Cllr Lucille Thompson asked Ms Turness what the BID would do to encourage shops to move in, given the number of major retailers moving out of the city.

Ms Turness said: “It is always a worry when we see a new vacancy, but our vacancy rate is one of the lowest in the country. Most of the units that we see have activity but it takes a long time to get going.”

Addressing the issue of ensuring a mix of businesses, Ms Turness continued: “The city council have the power to be able to steer things in the right way. High streets are changing and they are not going to be all retail anymore.

“Central Winchester is the key to getting things done.
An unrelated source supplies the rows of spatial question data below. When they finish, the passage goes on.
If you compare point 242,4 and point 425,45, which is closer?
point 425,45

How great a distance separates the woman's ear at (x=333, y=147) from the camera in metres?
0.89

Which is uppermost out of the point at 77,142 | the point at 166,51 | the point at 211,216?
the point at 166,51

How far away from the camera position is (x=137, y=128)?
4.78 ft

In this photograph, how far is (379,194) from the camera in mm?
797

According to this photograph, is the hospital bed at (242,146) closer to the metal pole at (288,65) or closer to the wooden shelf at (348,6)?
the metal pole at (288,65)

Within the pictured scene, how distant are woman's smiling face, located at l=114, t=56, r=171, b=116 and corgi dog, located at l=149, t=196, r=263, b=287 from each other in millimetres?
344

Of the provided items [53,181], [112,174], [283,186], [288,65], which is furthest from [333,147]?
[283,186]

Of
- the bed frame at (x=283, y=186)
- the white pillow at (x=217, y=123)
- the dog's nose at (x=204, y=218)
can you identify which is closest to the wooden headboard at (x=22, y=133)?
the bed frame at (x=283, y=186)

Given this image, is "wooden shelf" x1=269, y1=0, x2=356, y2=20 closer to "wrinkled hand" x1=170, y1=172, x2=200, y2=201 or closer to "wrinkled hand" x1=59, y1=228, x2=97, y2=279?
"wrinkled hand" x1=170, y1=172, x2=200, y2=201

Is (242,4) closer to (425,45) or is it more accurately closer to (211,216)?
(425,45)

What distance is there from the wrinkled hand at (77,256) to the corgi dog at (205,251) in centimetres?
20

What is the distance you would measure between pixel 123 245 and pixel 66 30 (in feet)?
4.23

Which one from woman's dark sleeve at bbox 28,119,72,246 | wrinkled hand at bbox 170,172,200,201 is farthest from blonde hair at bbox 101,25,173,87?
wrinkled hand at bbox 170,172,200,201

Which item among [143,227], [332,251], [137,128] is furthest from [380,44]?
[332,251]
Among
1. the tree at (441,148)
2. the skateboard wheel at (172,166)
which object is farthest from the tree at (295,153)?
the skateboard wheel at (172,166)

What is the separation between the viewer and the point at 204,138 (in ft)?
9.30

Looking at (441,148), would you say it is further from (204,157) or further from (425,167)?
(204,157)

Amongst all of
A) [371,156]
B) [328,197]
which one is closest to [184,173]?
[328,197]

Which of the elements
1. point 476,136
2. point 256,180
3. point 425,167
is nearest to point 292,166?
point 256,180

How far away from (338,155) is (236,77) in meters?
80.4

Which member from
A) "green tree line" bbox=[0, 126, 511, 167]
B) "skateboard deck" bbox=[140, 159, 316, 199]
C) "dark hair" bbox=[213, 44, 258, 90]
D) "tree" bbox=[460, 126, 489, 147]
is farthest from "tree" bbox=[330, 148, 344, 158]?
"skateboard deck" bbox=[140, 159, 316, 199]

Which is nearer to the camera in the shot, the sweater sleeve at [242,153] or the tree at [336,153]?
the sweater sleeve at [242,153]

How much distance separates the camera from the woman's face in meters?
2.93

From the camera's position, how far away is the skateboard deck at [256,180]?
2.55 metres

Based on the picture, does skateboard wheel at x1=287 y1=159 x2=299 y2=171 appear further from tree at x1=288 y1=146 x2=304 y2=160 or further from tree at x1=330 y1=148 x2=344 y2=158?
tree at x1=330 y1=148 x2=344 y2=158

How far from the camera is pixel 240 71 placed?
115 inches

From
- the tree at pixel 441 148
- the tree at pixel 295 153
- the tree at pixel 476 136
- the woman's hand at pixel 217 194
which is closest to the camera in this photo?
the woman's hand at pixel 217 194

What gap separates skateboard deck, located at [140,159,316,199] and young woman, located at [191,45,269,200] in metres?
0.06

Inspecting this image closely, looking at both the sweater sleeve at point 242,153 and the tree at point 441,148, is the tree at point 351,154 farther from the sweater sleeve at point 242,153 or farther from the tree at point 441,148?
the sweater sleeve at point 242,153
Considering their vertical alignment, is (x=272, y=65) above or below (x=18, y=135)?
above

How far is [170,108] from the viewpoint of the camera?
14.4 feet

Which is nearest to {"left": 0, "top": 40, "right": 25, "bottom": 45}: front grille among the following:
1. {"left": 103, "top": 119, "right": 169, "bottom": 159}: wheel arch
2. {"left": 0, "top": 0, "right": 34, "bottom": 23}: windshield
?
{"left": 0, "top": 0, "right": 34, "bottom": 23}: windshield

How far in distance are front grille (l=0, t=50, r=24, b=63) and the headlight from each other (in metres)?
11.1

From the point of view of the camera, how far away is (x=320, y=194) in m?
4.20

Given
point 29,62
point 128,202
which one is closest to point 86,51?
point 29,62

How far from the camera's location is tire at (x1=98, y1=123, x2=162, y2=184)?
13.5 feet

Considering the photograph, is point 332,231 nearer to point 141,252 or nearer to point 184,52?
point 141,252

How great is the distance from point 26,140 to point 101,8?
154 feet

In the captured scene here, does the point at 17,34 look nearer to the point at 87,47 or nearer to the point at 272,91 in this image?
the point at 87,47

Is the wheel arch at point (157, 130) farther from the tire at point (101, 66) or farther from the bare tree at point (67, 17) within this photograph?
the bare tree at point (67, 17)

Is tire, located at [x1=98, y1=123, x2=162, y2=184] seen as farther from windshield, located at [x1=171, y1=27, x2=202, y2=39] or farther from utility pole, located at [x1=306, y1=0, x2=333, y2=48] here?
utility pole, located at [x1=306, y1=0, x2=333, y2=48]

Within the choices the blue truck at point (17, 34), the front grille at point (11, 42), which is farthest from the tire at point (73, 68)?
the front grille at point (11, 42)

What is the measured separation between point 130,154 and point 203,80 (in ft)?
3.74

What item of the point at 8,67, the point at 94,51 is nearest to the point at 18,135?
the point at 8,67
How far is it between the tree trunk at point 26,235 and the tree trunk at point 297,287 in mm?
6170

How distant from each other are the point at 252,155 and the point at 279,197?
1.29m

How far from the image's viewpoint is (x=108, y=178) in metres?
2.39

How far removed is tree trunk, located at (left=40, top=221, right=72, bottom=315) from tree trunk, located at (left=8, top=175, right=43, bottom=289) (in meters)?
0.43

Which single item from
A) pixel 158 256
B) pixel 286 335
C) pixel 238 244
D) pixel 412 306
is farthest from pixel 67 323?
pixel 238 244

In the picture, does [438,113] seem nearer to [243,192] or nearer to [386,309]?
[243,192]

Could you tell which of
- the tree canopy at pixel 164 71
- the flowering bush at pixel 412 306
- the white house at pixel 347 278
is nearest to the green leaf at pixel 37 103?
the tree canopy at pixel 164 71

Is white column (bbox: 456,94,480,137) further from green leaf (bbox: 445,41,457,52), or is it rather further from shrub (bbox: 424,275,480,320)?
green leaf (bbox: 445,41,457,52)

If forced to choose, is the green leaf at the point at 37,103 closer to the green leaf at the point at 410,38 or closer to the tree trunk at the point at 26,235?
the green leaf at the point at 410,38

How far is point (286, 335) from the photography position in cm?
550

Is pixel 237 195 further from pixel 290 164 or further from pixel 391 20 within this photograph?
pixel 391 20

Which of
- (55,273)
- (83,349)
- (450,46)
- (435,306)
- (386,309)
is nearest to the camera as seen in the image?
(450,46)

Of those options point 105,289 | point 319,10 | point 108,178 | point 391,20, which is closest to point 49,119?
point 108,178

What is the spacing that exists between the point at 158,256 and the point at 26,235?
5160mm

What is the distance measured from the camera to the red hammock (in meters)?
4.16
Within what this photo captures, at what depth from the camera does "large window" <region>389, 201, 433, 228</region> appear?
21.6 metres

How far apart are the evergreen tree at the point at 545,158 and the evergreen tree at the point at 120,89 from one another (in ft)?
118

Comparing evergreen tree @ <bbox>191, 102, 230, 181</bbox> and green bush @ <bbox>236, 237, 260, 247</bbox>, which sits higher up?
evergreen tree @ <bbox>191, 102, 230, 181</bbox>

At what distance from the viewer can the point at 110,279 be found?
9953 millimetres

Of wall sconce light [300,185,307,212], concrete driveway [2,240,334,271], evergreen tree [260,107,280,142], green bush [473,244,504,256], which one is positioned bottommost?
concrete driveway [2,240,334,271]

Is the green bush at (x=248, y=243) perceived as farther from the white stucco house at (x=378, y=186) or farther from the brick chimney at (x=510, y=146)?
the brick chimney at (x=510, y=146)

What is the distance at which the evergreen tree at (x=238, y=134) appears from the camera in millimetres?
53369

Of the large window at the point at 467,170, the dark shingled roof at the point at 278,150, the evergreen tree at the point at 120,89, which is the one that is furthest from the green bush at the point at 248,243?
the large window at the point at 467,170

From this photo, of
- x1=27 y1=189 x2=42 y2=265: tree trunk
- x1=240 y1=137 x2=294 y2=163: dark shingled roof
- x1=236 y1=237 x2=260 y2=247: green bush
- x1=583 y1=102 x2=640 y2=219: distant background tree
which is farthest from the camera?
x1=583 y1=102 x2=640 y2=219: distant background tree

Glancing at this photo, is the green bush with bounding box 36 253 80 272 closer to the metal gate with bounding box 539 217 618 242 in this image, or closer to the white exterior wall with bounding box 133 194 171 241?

Having some units where national retailers can have the choice of rent and rates is key.

“Until more units become available to drive rent down, you can’t get independent shops on the high street who can afford to be there.”

Cllr Ian Tait told the meeting: “There is an unacceptable situation with rubbish on our high street which is just appalling- I hope that if BID wins the term that you will be robust with this.

"We need to up our game and the BID needs to be a key player in doing that.”

The BID’s draft plan featured four main sections: Positioning and Promoting Winchester, Managing and Enhancing the Cityscape, Influencing and Inspiring Change and Supporting Business Growth.

Among the BID’s hopes for the future of the district were to create a youthful, creative city for young people, an employee wellbeing scheme, a free or subsidised marketing training scheme and a greater focus on technology opportunities.